Anyway, this is how you edit for an hour and get a word count of -6 words. Writing! It's fun, I promise!

TOOLS: I do a tonne of random little screenshots and things, both for this blog and social media, and I've heard Cleanshot X get recommended a bunch of times, particularly on the Youtube channel A Better Computer. In his most recent video, Matt mentioned it was on a Black Friday discount, so I picked it up. And it's great. Here's a slightly over-the-top screenshot of this paragraph in the Ghost editor, using a bunch of the annotation/blurring/highlighting tools.

An annotated screenshot from Cleanshot X with feature examples.

Blurring, vignetting, adding backgrounds, adding device frames - it's pretty great. And it's my favourite software business model - a decent price for a year of updates, then you can keep using it or pay again if you think new features are worth it for you. Win win.

LISTENING: I'm a big fan of the novelist (and former CIA analyst) David McCloskey, so I was happy to see he was joining the Goalhanger stable of podcasts (Rest is History, Rest is Entertainment, Rest is Politics etc) along with the journalist Gordon Corera to host a new show called The Rest is Classified. The first couple of episodes dropped this week and they are excellent, taking a look at the CIA-sponsored coup in Iran in 1951. As is usual with real-world spy stuff, it makes anything I could come up with in a novel look positively tame.

WATCHING: We caught up with BAKE OFF (chuffed Georgie won) last night and then the last episode of THE FRANCHISE, which I'm still really enjoying. It ended on somewhat of a cliffhanger.

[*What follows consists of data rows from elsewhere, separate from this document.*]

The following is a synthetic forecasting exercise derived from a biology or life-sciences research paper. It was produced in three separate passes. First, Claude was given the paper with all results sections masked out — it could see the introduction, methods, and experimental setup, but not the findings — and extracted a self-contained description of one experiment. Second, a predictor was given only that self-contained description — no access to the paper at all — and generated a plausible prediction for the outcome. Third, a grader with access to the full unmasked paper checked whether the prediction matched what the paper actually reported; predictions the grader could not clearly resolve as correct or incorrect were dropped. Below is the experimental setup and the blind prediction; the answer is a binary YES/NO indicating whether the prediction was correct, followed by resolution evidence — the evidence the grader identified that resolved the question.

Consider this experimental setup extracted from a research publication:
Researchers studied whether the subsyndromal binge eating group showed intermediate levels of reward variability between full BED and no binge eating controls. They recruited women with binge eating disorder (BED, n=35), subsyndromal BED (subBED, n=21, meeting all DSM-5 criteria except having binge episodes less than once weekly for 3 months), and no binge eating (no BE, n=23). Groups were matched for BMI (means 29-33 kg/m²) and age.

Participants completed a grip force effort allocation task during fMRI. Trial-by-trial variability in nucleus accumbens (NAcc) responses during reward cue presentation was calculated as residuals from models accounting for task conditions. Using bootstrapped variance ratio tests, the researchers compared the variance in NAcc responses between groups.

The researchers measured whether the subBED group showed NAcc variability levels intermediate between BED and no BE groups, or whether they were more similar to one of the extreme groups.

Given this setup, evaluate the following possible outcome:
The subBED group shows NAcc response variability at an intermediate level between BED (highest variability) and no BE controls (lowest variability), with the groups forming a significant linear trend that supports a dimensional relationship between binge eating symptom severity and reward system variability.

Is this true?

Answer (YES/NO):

I do hope they'll get to make another series, it feels like franchise movie-making is still a target-rich environment when it comes to making a comedy show.

READING: Went to bed very late for no particular reason, but managed to squeeze in a couple of pages of JUSTICE OF KINGS earlier in the day. I don't know why itinerant magical combat lawyers are so compelling, but they really are.

LINK: Really enjoyed this profile of Martha Wells, author of the Murderbot series among others, on Wired.

UP NEXT: I think I'm going to abandon my plan to do a series of surgical strikes on my manuscript and just default to the old 'snowplough' method of doing a front-to-back re-read with my edit list close at hand for reference. I'm almost certain there's a way to make non-linear manuscript editing work for me, but I increasingly find my edit list isn't really a set of tasks I can carry out one after the other, it's a reference list for the somewhat mechanical process of just rewriting the whole book, one chapter at a time. And the big benefit of that kind of editing is that when you get to the end, you're done. Right, on we go.